$160 million in work at Port of Miami sets stage for cruise, shipping future
By Paola Iuspa
Port of Miami officials plan to spend $160 million in 2003 to continue infrastructure upgrades and enhance their competitive edge.
While most of the major construction began last year and will soon result in two new parking garages for $20 million and a cruise wharf expansion for $4 million, there is still a lot to do, said Trenae Floyd, the port's spokeswoman.
The 2003 expansion will consist of building two cruise terminals for $60 million, creating a new roadway system for $15 million, buying two cargo gantry cranes for $10 million, investing $35 million in cargo terminal and utility improvements and dredging the port's South Channel for $40 million.
While some work has already been completed, the seaport capital improvement project will total $247.3 million when complete - targeted for December 2004, Ms.
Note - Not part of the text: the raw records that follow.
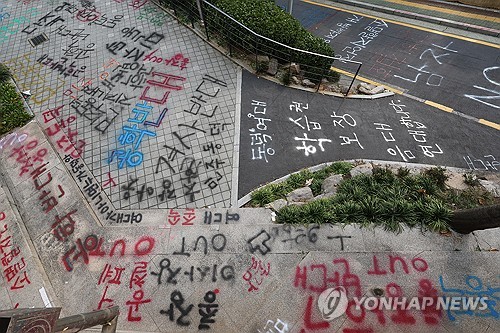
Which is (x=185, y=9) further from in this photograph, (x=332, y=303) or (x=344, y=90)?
(x=332, y=303)

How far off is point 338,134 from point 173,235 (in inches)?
216

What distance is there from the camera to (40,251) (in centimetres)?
664

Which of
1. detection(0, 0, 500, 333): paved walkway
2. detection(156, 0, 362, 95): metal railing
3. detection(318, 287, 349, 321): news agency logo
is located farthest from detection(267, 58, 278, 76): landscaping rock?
detection(318, 287, 349, 321): news agency logo

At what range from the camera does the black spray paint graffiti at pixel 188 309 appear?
5.50 metres

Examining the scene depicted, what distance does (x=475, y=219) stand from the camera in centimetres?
537

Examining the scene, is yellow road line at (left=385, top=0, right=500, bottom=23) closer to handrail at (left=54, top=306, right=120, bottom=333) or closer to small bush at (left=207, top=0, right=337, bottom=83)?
small bush at (left=207, top=0, right=337, bottom=83)

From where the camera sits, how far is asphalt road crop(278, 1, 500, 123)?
10.3 m

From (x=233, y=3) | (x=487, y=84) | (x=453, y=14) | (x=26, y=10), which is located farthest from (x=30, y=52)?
(x=453, y=14)

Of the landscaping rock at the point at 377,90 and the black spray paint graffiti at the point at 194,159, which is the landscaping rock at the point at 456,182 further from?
the black spray paint graffiti at the point at 194,159

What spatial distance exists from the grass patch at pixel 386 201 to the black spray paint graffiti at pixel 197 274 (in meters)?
1.64

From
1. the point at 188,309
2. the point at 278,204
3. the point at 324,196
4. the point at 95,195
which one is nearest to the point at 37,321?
the point at 188,309

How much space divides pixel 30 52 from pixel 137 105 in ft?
19.5

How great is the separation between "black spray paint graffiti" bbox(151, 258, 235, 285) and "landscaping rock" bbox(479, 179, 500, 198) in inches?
259

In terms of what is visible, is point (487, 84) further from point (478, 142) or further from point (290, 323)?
point (290, 323)
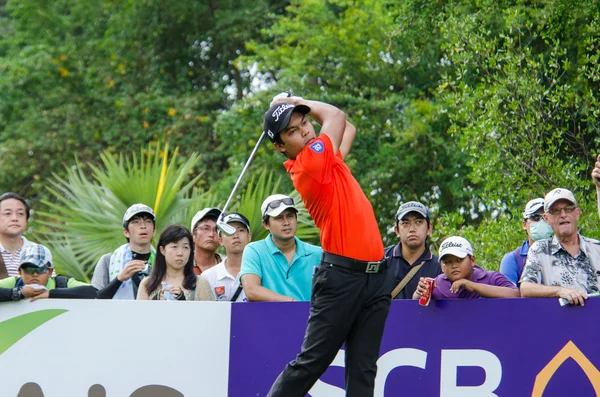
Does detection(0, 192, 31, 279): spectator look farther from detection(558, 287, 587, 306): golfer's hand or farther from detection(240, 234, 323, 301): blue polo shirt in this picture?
detection(558, 287, 587, 306): golfer's hand

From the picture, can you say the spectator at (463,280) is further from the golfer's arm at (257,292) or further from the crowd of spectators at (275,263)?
the golfer's arm at (257,292)

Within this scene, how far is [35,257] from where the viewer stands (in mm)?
7086

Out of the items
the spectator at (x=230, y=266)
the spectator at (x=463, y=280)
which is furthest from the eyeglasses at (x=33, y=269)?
the spectator at (x=463, y=280)

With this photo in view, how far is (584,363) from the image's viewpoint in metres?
5.96

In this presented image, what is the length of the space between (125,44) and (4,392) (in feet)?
52.6

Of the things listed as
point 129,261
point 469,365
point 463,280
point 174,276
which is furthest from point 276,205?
point 469,365

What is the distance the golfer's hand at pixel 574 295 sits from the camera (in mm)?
5965

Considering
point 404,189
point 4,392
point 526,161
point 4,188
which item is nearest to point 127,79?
point 4,188

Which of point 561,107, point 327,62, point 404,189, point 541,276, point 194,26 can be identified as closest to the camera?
point 541,276

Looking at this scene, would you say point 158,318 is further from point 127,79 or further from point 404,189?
point 127,79

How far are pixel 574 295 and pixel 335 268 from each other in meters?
1.46

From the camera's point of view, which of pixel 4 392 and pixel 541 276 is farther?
pixel 4 392

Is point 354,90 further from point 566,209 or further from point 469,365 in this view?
point 469,365

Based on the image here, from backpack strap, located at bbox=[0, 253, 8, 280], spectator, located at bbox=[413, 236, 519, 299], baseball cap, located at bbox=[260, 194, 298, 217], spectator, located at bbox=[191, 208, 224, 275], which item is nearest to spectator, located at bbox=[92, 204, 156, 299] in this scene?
spectator, located at bbox=[191, 208, 224, 275]
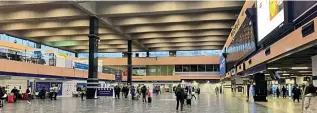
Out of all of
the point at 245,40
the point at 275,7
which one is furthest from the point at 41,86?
the point at 275,7

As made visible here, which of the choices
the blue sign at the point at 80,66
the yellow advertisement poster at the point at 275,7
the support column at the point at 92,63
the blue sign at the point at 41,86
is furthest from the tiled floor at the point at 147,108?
the blue sign at the point at 80,66

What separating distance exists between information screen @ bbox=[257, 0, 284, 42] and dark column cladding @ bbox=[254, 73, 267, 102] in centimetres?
1117

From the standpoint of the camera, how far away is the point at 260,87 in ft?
90.2

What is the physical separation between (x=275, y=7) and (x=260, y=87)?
1609cm

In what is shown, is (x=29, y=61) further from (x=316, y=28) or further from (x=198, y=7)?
(x=316, y=28)

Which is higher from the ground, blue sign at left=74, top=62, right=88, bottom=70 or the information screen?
the information screen

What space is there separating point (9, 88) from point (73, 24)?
34.8 ft

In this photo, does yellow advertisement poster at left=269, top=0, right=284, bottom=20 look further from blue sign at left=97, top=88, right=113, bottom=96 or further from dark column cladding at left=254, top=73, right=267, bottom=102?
blue sign at left=97, top=88, right=113, bottom=96

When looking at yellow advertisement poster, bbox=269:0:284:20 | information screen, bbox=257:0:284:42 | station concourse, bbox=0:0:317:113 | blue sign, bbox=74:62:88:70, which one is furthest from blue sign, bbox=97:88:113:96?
yellow advertisement poster, bbox=269:0:284:20

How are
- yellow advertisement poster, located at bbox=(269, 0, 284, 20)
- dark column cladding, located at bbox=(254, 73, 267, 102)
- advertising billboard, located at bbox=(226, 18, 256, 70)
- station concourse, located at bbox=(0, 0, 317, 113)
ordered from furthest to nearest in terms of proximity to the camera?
dark column cladding, located at bbox=(254, 73, 267, 102) < advertising billboard, located at bbox=(226, 18, 256, 70) < station concourse, located at bbox=(0, 0, 317, 113) < yellow advertisement poster, located at bbox=(269, 0, 284, 20)

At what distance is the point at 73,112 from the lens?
17.6 metres

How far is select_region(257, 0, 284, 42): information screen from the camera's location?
1185cm

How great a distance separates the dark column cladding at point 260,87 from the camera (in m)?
26.8

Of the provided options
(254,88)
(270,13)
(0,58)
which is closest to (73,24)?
(0,58)
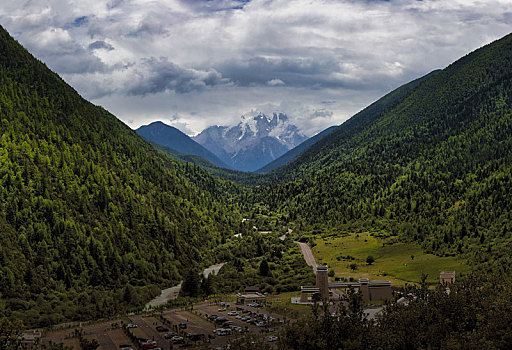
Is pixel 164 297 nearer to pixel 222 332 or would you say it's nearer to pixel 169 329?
pixel 169 329

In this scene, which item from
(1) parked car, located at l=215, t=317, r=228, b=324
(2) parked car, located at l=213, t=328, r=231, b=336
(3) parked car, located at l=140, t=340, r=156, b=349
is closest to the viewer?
(3) parked car, located at l=140, t=340, r=156, b=349

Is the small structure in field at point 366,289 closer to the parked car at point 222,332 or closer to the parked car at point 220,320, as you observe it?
the parked car at point 220,320

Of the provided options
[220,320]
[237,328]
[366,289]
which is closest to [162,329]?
[220,320]

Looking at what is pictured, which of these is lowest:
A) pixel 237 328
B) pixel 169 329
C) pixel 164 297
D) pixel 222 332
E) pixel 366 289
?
pixel 164 297

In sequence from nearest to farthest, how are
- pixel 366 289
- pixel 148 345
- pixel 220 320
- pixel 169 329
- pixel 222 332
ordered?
pixel 148 345, pixel 222 332, pixel 169 329, pixel 220 320, pixel 366 289

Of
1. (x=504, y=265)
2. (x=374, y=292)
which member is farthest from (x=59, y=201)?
(x=504, y=265)

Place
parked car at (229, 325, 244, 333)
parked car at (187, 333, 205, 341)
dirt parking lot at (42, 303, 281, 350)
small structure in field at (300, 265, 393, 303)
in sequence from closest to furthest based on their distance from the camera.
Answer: dirt parking lot at (42, 303, 281, 350)
parked car at (187, 333, 205, 341)
parked car at (229, 325, 244, 333)
small structure in field at (300, 265, 393, 303)

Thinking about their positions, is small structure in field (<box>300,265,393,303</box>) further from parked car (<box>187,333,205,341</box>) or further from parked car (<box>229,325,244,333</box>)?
parked car (<box>187,333,205,341</box>)

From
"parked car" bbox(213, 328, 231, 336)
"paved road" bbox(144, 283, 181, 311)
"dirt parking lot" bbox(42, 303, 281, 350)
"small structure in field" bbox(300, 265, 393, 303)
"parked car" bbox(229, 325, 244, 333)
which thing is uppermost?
"small structure in field" bbox(300, 265, 393, 303)

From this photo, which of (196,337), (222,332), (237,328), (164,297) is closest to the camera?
(196,337)

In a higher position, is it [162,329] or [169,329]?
[162,329]

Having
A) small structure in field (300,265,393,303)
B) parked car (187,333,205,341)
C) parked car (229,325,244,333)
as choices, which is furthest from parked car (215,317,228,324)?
small structure in field (300,265,393,303)
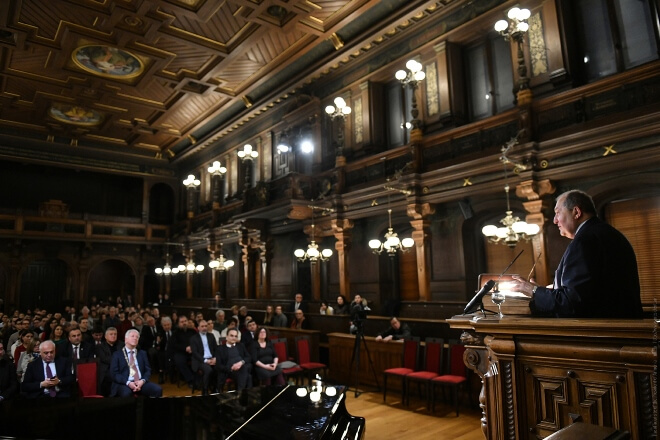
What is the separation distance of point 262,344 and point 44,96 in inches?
588

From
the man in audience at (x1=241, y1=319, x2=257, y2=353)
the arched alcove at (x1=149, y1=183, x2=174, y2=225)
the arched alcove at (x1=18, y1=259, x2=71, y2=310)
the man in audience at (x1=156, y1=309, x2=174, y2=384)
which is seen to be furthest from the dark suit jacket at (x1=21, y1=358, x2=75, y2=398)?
the arched alcove at (x1=149, y1=183, x2=174, y2=225)

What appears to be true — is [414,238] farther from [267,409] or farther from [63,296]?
[63,296]

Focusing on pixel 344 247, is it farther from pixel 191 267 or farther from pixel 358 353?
pixel 191 267

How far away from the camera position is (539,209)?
810 cm

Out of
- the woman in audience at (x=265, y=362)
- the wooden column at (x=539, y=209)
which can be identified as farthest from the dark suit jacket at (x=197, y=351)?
the wooden column at (x=539, y=209)

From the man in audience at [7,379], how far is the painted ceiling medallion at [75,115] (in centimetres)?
1501

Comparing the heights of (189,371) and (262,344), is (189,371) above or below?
below

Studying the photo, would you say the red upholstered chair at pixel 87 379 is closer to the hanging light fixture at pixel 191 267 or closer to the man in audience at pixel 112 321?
the man in audience at pixel 112 321

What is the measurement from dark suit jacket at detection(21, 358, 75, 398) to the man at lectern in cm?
532

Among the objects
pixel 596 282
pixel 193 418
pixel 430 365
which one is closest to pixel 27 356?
pixel 193 418

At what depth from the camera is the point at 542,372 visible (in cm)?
200

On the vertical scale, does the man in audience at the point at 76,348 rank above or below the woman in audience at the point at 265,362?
above

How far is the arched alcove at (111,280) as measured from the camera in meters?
22.8

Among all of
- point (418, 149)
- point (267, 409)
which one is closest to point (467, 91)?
point (418, 149)
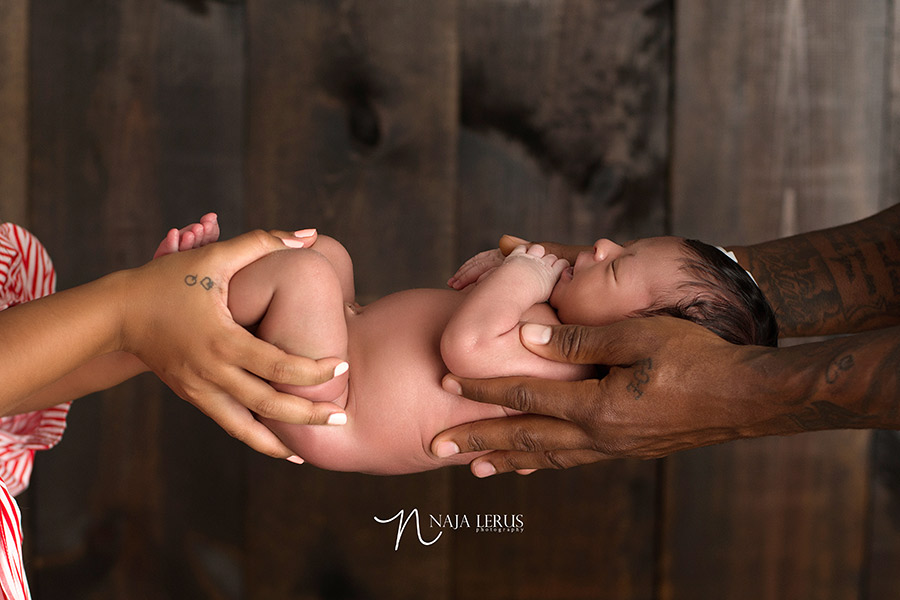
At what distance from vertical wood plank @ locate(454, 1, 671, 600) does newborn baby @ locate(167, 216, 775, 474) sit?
722 mm

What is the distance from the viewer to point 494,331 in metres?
1.10

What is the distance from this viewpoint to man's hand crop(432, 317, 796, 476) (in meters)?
0.98

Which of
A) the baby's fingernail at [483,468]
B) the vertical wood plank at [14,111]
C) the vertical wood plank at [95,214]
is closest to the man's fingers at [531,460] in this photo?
the baby's fingernail at [483,468]

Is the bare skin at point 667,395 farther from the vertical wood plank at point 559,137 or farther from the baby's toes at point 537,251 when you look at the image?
the vertical wood plank at point 559,137

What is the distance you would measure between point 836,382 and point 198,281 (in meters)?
0.87

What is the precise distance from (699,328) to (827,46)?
1278 millimetres

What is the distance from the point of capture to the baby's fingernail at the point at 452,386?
44.2 inches

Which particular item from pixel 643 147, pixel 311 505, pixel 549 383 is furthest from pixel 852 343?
pixel 311 505

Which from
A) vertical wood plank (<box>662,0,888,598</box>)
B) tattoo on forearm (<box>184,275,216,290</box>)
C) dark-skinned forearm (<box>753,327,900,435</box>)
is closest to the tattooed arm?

Floyd said.
Some upgrades also will address security requirements called for in the Maritime Transportation Security Act signed into law in November by President Bush.
To strengthen security in the "international borders at America's seaports, the act authorized more security officers, screening equipment and the development of important security infrastructure at America's seaports," according to the web site of Sen. Fritz Hollings of South Carolina, who authored the bill.
The American Association of Port Authorities, representing more than 150 public port authorities in the US, Canada, the Caribbean and Latin America, considers the Port of Miami's expansion well-planned.
"The Port of Miami is doing an excellent job in keeping up pace with the passengers demand and the industry growth," said Lori Baer, the trade association's director of communications.
She said Miami's seaport seems to be effectively putting security in place needed to make passengers, port employees and cargo people safe.
She also lauded port officials for trying to boost business by becoming a port of call beginning in April to Norwegian Cruise Lines' Dawn cruise ship. The vessel will have weekly sailings from New York with a Florida and Caribbean itinerary, Ms. Floyd said.
"The ship will visit Miami mid-week and be Miami's first port-of-call vessel," she said.
Until April, Dawn will sail from Miami. While the port is home to Carnival Cruise Lines, Celebrity Cruises, Norwegian and Royal Caribbean International, it is not an active port of call, which could help maximize the use of the terminals when cruise ships are at sea.
"Becoming a port of call is a progressive thing to do," Ms. Baer said. "In this case, Miami becomes a destination. Passengers get out of the ship for few hours and go to Miami Beach, malls and restaurants. They get to see the city and decide if they would like to come back for vacation."
In year 2002, Miami had 18 home-ported cruise vessels with more than 3.6 million passengers, a new one-year record, Ms. Floyd said.
The port recently welcomed four new cruise ships: Brilliance of the Seas and Navigator of the Seas both of Royal Caribbean, Norwegian's Dawn and Celebrity's Mercury.
All these ships except the Mercury are newly built, she said.
The Port of Miami is expected to pass another milestone March 8 with the berthing of eight cruise vessels and about 18,880 boarding passengers in one day.
Miami is the homeport to three of Royal Caribbean's four Voyager Class vessels: Voyager of the Seas, Explorer of the Seas and Navigator of the Seas. Each weighs 142,000 tons and has a passenger capacity of 3,100.
"This is key," Ms. Floyd said, "because we are the only port to berth two of these vessels simultaneously every Saturday year-round. The third is in port on Sundays."
While some cruise lines are discovering new ports to call home, such as New Orleans, Houston, Mobile, AL, and Gulfport, MS., Miami is not considered to be losing ground to them, Ms. Baer said.
"The cruise ship industry is expanding," she said. "So cruise lines are looking to add new homeports for new vessels, not to shift existing ships around."